Transparency is necessary to drive transition efforts. Standardized disclosure requirements are an important tool to achieve this, as they root out entrenched market failures.
With the directive on corporate sustainability reporting (CSRD), the EU is bringing sustainability reporting to a whole new level. The information disclosed by companies will be verified and comprehensive. They will bring transparency on the environmental and social impacts of approximately 50 000 companies in the coming years, from all economic sectors. This will require important efforts from our companies. Nevertheless, it should not be seen as an additional administrative burden but rather as a transformative tool for companies to monitor and manage their risks and improve their environmental performance. The extension of the European taxonomy of sustainable activities to an increasing number of economic sectors sets them a course consistent with our ambitious objectives, and should be pursued.
But transparency requirements will not be enough to drive change. Another milestone in completing this framework will be the directive on corporate sustainability due diligence. As the French law of 2017, it will require large businesses to identify, prevent and mitigate sustainability adverse impacts. Due diligence is not a simple requirement of information but a duty to take concrete actions.
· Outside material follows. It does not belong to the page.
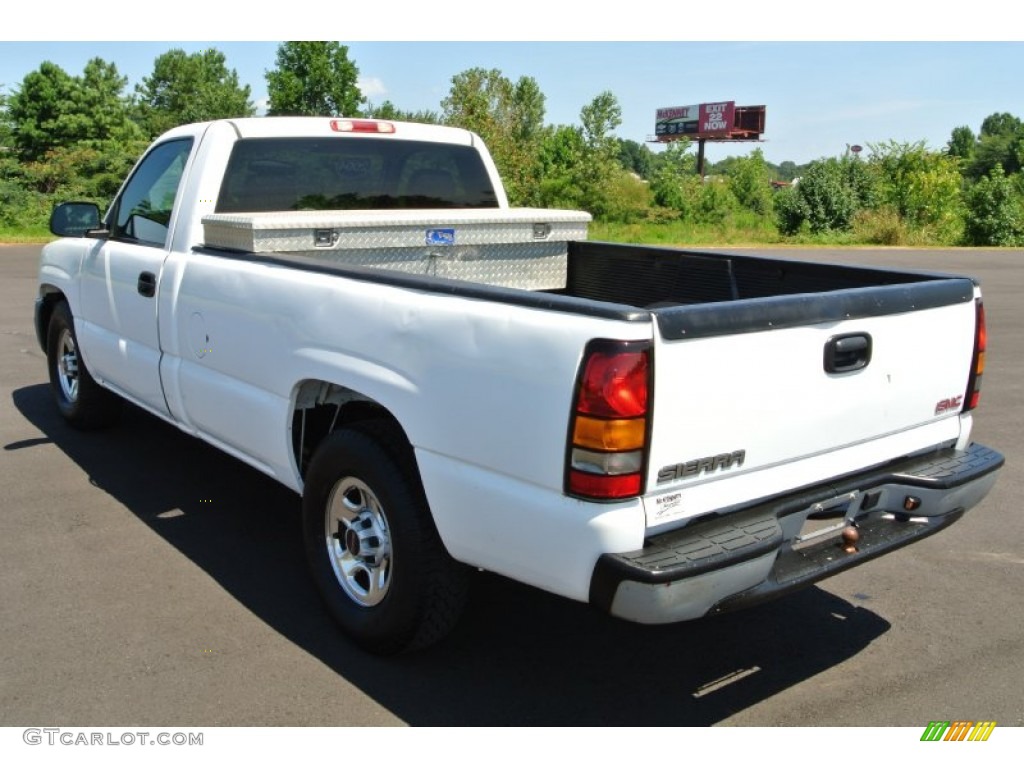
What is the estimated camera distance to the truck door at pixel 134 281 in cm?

Multinational enterprises should no longer turn a blind eye on the activities of their suppliers of cocoa or rare earths. They should make sure that employees and smallholders in their supply chain work in safe conditions and benefit from a decent living. Similarly, clothing brands and car manufacturers should pay attention as to whether their subcontractors handle hazardous wastes in line with international law. These mandatory rules should apply to all.
The objective is clear: to use the strength of the Single Market – the first in the world by its size – to upholds human rights and better protect the environment.
To be fully effective those transparency requirements need to be driven by strong public policies that define a clear path and economic mechanisms that incite businesses to invest in sustainable projects to the maximum extent of their capacity and boosts their competitiveness. This is the aim of the European Green Deal through its investment in green activities and technologies and low-carbon energy. The Green Deal Industrial Plan and the Net-Zero Industry Act will create a more supportive environment for scaling up the EU’s manufacturing capacity for net-zero technologies and products.
The EU is also committed to implement incentives and make polluters pay for their greenhouse gas emissions while generating revenues to finance the EU’s green transition. This is the aim of the European carbon market (EU ETS), described as the cornerstone of the EU’s climate policy, that has been recently strengthened in line with the EU’s commitment to reach -55% net greenhouse gas emissions by 2030 compared to 1990 and carbon neutrality by 2050. The EU is also implementing a Carbon Border Adjustment Mechanism (CBAM) designed to be compatible with rules of the World Trade Organisation to ensure that the carbon price of imports of carbon-intensive products is equivalent to the carbon price paid by European producers thus preventing more efficiently carbon leakage [that occurs when companies based in the EU move carbon-intensive production abroad to countries with less stringent climate policies].
The EU is building an ambitious framework conducive to the integration of sustainability in all economic sectors and decisions.
To embark everyone, we need to keep it practicable and proportionate. To make it effective, we need to make sure that it does not have unintended effects on the competitiveness of our companies. Strong European economic actors will be drivers of the transition worldwide.